L'absence de témoins n'aide pas le commissaire Bordelli, dont le caractère assombri tourne au taciturne. Mais toute cette vie professionnelle gravite entre deux repas bien arrosés. Ça mange, ça boit et ça baise. Que l'enquête piétine, soit, mais l'existence continue. Je crois bien que c'est cette leçon de vie que je retiens le plus.

Marco Vichi présente une Italie qui panse toujours ses plaies causées par la Seconde Guerre mondiale, pays presque en ruine, au taux de chômage affolant. C'est dans ce contexte un peu particulier que le commissaire Bordelli devient grand. Il représente à lui seul l'entraide du prochain, une grande bonté qui fait contraste avec son caractère bourru. Il refuse de participer à des rafles qui ne feraient qu'appauvrir davantage les plus démunis. Il embauche un cambrioleur maladroit pour faire ses repas, donne des sous à gauche et à droite sans attendre de retour. Il fait preuve d'une solidarité sociale aujourd'hui moribonde.

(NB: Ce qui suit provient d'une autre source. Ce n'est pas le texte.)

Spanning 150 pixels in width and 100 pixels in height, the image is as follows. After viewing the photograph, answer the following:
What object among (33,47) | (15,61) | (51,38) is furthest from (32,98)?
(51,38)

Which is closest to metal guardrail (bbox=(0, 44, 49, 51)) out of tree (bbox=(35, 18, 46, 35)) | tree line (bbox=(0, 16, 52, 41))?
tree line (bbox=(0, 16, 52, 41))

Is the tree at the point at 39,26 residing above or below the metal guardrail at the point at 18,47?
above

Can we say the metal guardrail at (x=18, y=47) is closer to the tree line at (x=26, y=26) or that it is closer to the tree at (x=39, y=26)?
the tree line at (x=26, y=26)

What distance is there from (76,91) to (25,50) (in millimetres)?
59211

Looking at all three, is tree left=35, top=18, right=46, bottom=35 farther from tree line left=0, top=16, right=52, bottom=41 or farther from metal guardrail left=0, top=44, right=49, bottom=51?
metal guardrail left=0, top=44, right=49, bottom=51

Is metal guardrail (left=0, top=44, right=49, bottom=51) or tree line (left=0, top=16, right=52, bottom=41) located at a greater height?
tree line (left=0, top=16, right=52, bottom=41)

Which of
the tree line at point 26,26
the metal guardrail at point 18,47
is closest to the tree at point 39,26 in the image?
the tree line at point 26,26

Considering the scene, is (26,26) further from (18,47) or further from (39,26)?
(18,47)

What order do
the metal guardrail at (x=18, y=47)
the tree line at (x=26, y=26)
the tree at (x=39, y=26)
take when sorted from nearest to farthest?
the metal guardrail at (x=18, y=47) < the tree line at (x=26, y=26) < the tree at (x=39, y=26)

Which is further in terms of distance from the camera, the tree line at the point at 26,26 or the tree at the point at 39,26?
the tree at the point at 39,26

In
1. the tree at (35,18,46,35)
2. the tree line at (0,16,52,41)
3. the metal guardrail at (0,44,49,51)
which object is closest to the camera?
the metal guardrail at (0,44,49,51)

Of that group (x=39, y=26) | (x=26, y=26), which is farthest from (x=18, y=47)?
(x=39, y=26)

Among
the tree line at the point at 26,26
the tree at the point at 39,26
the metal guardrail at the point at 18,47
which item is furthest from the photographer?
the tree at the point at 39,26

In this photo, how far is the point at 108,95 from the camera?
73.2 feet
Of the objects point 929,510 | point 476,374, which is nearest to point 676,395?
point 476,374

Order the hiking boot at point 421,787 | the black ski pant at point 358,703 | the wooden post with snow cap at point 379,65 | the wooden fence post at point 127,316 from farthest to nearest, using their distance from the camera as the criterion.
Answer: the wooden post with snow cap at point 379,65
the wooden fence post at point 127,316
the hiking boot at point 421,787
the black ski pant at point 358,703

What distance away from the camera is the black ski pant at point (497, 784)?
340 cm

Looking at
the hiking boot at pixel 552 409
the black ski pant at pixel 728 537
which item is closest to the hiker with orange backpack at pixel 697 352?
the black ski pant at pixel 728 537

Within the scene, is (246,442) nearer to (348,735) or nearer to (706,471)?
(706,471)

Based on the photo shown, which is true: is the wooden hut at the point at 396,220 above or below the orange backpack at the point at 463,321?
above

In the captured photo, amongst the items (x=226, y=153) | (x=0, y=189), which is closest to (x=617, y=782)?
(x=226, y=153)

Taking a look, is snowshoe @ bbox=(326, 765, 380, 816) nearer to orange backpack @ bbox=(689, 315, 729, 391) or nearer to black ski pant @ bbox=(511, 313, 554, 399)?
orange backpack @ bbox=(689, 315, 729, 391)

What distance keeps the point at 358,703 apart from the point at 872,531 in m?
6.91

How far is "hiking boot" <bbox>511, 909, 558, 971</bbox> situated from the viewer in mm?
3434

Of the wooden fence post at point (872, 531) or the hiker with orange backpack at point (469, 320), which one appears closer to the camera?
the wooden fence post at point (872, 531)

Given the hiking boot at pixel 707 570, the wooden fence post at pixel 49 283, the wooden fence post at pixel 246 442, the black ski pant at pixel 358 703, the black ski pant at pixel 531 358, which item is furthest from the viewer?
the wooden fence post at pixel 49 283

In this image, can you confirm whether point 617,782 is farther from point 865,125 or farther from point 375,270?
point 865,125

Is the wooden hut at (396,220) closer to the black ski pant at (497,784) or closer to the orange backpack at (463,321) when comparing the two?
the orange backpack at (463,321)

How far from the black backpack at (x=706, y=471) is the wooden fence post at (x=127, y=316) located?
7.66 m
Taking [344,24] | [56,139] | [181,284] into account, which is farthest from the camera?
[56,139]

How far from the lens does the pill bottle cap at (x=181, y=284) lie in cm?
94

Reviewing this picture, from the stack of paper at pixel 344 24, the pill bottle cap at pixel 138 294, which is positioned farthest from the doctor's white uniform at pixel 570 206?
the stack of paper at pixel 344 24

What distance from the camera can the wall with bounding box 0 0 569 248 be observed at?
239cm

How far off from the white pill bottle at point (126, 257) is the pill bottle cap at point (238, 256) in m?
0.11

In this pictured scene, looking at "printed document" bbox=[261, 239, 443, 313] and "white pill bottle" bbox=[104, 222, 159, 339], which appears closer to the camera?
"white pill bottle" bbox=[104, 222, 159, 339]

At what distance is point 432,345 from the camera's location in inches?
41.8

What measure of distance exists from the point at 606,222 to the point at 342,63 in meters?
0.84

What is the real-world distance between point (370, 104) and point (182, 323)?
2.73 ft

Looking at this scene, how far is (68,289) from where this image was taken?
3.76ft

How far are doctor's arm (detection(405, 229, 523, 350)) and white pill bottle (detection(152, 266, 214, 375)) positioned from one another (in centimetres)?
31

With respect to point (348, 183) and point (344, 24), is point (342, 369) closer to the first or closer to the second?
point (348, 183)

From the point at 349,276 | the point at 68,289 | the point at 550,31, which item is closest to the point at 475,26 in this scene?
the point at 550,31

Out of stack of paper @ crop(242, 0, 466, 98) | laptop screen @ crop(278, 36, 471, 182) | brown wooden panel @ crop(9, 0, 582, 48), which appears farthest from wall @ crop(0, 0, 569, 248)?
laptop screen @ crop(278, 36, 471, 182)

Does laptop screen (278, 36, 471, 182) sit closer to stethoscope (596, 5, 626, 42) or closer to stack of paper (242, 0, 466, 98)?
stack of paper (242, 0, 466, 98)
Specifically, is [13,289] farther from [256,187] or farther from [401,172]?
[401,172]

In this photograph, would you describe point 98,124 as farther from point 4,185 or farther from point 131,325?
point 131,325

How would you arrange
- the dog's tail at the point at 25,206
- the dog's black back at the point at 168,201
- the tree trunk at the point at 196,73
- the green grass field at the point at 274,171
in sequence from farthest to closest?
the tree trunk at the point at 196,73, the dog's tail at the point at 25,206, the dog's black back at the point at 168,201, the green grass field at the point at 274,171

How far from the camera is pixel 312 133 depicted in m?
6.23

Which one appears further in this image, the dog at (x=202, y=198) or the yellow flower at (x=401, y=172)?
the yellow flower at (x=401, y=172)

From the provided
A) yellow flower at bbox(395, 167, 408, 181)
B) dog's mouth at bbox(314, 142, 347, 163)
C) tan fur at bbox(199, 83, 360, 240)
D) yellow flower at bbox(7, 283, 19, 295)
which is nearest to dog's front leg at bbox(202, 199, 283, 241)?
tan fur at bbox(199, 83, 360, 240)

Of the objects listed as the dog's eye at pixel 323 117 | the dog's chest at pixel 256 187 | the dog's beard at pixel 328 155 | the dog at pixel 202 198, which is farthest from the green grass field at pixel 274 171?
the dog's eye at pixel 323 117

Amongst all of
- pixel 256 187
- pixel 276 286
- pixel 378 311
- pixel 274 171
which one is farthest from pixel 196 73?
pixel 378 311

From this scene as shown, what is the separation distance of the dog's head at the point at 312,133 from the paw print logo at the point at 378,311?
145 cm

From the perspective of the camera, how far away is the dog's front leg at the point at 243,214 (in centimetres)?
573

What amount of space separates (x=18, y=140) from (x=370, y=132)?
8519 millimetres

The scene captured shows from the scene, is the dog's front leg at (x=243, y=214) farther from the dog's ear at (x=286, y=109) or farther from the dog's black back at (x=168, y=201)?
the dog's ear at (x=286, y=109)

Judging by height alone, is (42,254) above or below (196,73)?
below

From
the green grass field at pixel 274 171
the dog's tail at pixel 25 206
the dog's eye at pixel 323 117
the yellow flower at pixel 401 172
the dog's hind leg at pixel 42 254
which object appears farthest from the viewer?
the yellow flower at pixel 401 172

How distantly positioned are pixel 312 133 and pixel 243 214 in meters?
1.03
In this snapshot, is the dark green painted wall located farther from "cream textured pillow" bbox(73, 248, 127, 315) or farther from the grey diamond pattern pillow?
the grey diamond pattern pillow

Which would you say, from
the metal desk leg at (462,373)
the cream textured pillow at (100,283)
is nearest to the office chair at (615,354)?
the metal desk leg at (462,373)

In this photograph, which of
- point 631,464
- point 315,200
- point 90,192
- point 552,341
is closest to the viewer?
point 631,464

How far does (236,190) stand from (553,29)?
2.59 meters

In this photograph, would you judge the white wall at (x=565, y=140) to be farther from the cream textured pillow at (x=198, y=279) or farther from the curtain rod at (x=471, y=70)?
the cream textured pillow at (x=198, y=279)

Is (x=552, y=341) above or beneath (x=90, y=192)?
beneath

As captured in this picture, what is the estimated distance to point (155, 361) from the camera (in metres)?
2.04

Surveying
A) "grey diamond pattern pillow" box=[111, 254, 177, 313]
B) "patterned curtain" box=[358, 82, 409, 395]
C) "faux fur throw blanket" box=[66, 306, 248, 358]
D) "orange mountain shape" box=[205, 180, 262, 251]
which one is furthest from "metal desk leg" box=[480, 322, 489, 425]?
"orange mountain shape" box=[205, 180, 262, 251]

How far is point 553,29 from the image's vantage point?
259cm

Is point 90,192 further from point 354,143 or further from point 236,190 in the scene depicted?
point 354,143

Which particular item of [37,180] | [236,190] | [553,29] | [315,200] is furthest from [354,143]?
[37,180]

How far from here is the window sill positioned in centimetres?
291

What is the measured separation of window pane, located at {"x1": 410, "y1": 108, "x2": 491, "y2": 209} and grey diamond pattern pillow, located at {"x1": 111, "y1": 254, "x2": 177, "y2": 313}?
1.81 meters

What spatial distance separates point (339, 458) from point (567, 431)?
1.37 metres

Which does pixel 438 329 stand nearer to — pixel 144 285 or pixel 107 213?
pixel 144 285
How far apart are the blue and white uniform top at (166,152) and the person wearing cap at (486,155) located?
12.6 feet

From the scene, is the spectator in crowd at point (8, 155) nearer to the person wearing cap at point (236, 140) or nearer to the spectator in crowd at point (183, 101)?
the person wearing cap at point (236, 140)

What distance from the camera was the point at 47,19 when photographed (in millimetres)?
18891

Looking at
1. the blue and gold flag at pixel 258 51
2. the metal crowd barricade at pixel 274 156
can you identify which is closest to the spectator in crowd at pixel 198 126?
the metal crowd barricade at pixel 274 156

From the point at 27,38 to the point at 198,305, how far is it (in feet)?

Et bien sûr, le sac de nœuds que constitue cette enquête impossible va se dénouer à la fin, mais le merveilleux commissaire n'en sortira que plus frustré.

Si chaque printemps m'apporte dorénavant mon Bordelli, jamais je ne me fanerai!

Marco Vichi, Une sale affaire, Éditions Philippe Rey │noir. Traduit de l'italien par Nathalie Bauer (Una brutta faccenda, 2002). Avril 2016. 280 pages.

Sur les tablettes

Le crime de Julian Wells de Thomas H. Cook (Éditions Seuil policiers).

Philip Anders, critique littéraire, s'interroge : pourquoi son ami l'écrivain Julian Wells s'est-il tranché les veines dans une barque, au milieu de l'étang de sa propriété des Hamptons? Le suicide est irréfutable, ses raisons impénétrables. En enquêtant sur leur passé commun - un voyage en Argentine du temps de la dictature militaire, au cours duquel leur jolie guide Marisol disparut - mais aussi sur l'œuvre de Julian. Hanté par des tueurs aussi abominables qu'Erzsébet Báthory, la comtesse sanglante, ou Tchikatilo, l'éventreur rouge de Rostov, Anders est confronté à la part d'ombre de celui qu'il admirait tant.

Et si ce suicide n'était pas le seul crime de Julian Wells?